Wow! Everyone has given you some awesome advice and encouragement. I, too, will tell you to maintain your faith and turn to God. I have endured more suffering over the past four years than I could ever have imagined. If someone had told me what I would be facing, I would have said "no way". But these trials have made me a much stronger person.

There are also many Bible passages dealing with patience. Everything happens according to God's schedule. Things don't happen WHEN we want them to. Sometimes other events have to occur before our prayers can be answered. I have definitely learned patience from my ordeal.

My husband and I dealt with the fertility problems over 20 years ago as well. There again we didn't get to choose the time table for the pregnancies. Our prayers were eventually answered though. Our son is 19 and our twin daughters are 16 now. HAVE FAITH! Remember what Abraham and Sarah went through in the Book of Genesis.

Although I have a lot of medical knowledge, I can't remember what CAH stands for. I do have some ideas....just wondering if the specialist covered everything. Good luck to you and wishing you all the best.


----------



## DudeAbides (Apr 3, 2010)

Hi, Moguywithmogirl. I understand your frustration. My wife and I also can't seem to have a kid. We are at the end of the fertility spectrum, since we married late in life, and the years are not kind. We married about two-and-a-half years ago and she got pregnant rather easily - about four months after our wedding. Unfortunately, she miscarried six weeks in and nothing's happened since. We've seen fertility doctors and had a battery of tests and procedures. After it was all said and done, they gave us a 1% chance of successfully conceiving on our own. That's a clinical way of saying 'forget about it.' My wife's ovarian reserve is too low. She's 42 and there's no turning the clock back for us. She's not interested in IVF (they would only consider using a donor egg in our case) and doesn't want to adopt. Which is just as well because we can't afford either option. We are still trying and about nine months ago she employed a traditional Chinese medicine practitioner for acupuncture and herbal remedies. I don't think it's going to help. It hasn't so far, and we've been going for a while now. I told my wife we're going to have stop because we can't afford to do it indefinitely and it just seems like a waste of money at this point. I try to be supportive, but I am the sole bread-winner and money is tight - which makes me realize how hard it would be to support a child if we could have one.

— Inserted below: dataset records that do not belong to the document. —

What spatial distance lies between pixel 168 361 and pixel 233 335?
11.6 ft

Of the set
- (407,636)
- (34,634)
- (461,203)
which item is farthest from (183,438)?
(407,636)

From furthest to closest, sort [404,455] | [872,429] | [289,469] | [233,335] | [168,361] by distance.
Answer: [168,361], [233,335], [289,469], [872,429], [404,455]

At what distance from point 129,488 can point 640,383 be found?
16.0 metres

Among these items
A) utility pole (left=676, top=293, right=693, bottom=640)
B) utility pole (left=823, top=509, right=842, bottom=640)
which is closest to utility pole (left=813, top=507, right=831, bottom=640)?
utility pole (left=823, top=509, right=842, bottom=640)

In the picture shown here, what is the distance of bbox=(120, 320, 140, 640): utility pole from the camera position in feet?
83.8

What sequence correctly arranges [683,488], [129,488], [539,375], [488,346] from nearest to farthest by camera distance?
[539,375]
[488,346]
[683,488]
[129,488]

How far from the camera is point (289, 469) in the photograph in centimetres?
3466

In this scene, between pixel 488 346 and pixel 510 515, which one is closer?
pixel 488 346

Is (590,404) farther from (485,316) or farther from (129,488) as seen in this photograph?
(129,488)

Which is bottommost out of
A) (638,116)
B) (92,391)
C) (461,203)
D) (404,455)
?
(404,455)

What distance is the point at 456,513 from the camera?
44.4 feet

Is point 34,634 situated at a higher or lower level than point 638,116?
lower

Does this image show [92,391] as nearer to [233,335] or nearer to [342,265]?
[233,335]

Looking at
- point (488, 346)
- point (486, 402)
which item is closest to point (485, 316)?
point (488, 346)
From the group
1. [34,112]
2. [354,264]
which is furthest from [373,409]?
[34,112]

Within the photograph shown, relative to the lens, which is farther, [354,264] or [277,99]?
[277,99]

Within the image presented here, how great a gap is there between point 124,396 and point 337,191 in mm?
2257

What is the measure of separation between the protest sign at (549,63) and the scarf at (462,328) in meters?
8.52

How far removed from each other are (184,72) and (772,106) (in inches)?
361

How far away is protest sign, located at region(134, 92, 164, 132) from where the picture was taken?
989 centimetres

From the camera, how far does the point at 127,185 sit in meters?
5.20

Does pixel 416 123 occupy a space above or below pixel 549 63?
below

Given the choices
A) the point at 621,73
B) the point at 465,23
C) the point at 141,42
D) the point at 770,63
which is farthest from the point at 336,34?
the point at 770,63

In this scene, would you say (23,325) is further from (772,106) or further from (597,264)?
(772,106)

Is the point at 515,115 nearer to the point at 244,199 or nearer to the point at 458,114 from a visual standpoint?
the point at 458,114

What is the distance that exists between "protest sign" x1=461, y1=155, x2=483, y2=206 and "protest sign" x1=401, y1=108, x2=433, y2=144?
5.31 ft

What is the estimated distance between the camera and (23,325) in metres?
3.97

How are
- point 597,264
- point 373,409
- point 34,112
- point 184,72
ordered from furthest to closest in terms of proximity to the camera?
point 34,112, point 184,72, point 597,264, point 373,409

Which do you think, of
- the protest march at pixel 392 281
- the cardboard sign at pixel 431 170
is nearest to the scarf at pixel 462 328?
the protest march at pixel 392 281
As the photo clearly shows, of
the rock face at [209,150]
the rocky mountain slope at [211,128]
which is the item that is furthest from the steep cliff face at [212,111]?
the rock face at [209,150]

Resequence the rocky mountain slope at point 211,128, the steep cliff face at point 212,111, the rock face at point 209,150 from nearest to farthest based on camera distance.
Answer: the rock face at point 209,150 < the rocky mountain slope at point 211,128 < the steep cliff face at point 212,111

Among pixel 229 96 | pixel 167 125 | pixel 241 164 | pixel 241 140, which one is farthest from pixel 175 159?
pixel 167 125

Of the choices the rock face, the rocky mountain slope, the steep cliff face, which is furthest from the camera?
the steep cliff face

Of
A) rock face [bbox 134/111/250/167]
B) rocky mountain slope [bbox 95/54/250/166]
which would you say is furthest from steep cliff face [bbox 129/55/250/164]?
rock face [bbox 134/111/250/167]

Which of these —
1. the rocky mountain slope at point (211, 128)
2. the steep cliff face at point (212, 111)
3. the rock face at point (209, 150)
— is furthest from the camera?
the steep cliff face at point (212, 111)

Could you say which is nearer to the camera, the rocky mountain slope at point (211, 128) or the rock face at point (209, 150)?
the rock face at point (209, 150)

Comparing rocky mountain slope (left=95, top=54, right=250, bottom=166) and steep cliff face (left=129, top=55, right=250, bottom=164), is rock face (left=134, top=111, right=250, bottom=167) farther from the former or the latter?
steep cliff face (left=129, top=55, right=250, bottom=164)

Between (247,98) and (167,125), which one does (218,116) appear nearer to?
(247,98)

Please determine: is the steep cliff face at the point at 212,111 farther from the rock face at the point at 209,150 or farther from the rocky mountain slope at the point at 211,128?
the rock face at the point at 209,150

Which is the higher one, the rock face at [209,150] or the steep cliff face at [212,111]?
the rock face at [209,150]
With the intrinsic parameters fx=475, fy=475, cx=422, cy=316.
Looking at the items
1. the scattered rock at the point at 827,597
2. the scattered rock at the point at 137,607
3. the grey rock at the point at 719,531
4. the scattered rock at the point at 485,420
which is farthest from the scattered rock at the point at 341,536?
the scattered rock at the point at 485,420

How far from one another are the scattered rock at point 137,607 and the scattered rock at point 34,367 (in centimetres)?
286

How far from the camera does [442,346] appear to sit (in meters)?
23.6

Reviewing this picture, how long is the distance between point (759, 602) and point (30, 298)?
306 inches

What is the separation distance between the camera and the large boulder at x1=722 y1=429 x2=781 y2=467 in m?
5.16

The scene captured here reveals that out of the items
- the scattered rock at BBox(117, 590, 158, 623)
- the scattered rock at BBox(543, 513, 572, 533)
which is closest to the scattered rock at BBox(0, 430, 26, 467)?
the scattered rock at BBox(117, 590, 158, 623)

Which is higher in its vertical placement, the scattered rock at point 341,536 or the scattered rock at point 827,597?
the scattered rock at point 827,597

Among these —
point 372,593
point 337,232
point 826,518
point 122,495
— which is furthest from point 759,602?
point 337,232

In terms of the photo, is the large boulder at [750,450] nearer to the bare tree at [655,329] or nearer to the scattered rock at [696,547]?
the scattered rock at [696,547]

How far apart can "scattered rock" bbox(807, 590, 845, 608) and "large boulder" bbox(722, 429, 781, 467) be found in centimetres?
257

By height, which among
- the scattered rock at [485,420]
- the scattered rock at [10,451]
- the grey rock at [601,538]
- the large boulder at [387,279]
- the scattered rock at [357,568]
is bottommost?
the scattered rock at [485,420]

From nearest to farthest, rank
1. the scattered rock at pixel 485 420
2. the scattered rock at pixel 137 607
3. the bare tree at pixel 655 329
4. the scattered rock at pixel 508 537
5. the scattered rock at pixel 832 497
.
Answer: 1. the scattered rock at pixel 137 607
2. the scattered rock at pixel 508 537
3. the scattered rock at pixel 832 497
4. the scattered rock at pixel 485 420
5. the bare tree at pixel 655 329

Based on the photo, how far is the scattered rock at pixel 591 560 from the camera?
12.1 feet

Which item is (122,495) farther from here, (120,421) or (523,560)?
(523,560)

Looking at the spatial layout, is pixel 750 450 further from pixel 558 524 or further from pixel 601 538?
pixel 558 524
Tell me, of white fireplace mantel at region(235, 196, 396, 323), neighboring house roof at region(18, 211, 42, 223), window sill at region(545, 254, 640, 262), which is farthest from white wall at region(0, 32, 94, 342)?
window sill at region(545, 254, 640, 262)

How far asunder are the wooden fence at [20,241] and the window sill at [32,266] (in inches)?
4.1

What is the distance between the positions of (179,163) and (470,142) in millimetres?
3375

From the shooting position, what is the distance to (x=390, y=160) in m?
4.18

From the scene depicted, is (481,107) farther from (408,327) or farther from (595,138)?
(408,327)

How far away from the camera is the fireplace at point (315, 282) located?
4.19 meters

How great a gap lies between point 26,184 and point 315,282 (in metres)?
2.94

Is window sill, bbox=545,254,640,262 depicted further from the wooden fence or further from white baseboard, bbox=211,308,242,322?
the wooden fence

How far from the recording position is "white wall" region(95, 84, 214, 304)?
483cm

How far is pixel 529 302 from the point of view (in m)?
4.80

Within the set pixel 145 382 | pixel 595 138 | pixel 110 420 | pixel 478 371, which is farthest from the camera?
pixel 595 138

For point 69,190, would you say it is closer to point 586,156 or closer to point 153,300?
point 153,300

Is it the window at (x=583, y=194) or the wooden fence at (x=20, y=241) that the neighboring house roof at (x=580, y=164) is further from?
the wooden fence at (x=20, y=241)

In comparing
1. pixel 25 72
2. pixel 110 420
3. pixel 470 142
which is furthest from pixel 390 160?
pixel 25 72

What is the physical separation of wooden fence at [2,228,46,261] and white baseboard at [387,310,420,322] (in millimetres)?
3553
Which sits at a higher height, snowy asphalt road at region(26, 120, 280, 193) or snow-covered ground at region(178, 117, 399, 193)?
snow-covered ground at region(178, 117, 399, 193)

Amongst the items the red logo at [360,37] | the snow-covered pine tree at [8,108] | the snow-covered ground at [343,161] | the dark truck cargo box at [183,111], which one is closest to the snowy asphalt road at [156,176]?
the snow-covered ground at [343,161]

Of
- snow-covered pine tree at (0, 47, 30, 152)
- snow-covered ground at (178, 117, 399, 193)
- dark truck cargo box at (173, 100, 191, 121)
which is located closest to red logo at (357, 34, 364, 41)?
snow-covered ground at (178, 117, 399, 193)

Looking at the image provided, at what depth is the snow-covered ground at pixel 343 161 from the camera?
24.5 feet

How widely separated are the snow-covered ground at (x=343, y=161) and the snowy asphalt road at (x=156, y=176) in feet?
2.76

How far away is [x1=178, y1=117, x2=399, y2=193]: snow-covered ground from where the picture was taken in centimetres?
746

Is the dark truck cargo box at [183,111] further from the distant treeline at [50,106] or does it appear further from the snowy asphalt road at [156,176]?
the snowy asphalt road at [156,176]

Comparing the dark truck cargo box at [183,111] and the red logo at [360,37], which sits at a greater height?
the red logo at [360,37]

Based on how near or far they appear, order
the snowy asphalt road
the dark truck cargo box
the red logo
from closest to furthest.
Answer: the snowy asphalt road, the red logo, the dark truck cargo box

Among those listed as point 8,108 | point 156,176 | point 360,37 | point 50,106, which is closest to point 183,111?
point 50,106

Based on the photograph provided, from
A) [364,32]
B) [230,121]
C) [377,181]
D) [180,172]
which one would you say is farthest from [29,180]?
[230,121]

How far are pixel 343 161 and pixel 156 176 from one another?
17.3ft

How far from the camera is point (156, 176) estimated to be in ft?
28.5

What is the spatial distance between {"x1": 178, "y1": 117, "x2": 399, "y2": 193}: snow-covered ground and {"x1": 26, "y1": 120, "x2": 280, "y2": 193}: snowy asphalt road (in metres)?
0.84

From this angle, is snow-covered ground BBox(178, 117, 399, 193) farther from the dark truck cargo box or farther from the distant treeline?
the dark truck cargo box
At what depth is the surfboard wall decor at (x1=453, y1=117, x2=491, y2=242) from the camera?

I can't believe I'm never going to be a father, but it's clear to me now it's not going to happen. It's just the cold reality of my life. It makes sense. We got started too late and we can't play catch-up. I get depressed, though, when I accept I won't be a dad. It feels like my life is over in many ways, even though it's not. I wonder how I'm going to handle not having a child as I get even older. I wonder what effect it will have on my marriage and how my wife will cope. It's a primal human desire and it's wired into us to want this, no matter what. I can get quite mired down in self-pity and life is pretty gloomy when I let it be. As you pointed out, there is no shortage of unfit parents popping kids out left and right, while people who would run through a brick wall to have a child and be good parents can't have kids. This is almost like God or life is rubbing salt in the wound. It hurts to see other pregnant women and couples walking around the mall or whatever with their beautiful kids. It just doesn't seem fair, does it?

So what to do? How do you deal with this effectively so that you can get on with the business of living your life?

One thing I've come to terms with is that there is more to life than having a kid. Talk is cheap in this regard, but it really is true. Having a kid will not solve any problem other than the dilemma of procreation. Parenthood has to be a wonder, no doubt, but it is not the totality of any one person's existence, or at least it shouldn't be. If this door is closed, go find the one that is open and try to make things good for yourself and others. If that doesn't help, then consider that life isn't fair and never has been. Some people win big with kids while others get snake eyes. That's just how it goes. Get some perspective on your situation. If all that is wrong is that you can't have a kid, then really, you're pretty well off. If you are able to read this, then realize a huge chunk of Earth's population would likely trade places with you in heartbeat because they live in an oppressive rat-hole with no hope of changing their fate. What has helped me tremendously is to have a sense of gratitude for what I do have. I am thankful I have my wonderful wife, a job, a home and my health. It is easy to feel sorry for myself, for my wife and anyone who can't have a kid. I certainly sympathize with those struggling the same way we are, but I also think at some point you just accept it and move on. Hope is a great thing, but it's important not to get delusional - and there is often a fine line between the two.

I posted the paragraph above recently on another forum and I believe it to be true. It has done wonders for me, even though I still struggle with feelings of anger, jealousy, resentment and sadness. Those feelings don't ever go away entirely, I'm afraid, but I do think it helps to think on what I wrote above. I realize everyone is unique and what works for me may not do anything for you. The main thing I have found is to get your mind off of the one impossible problem that you cannot solve and engage things in the here-and-now. 

I hope you don't let your particular situation make you bitter. I was well on my way down that path, but saw that it was only making things worse. It didn't lead me any closer to having a child and it choked the joy out of the other 99% of my life. Please know I feel the pain and frustration you and your wife are experiencing and wish you healing and hopefully an answer to your prayers and wishes. You are not alone. Life still has so much to offer you. Good luck!


----------



## HOPESHERE42972 (Apr 3, 2010)

I know you want your own baby, if I understood the statement correctly.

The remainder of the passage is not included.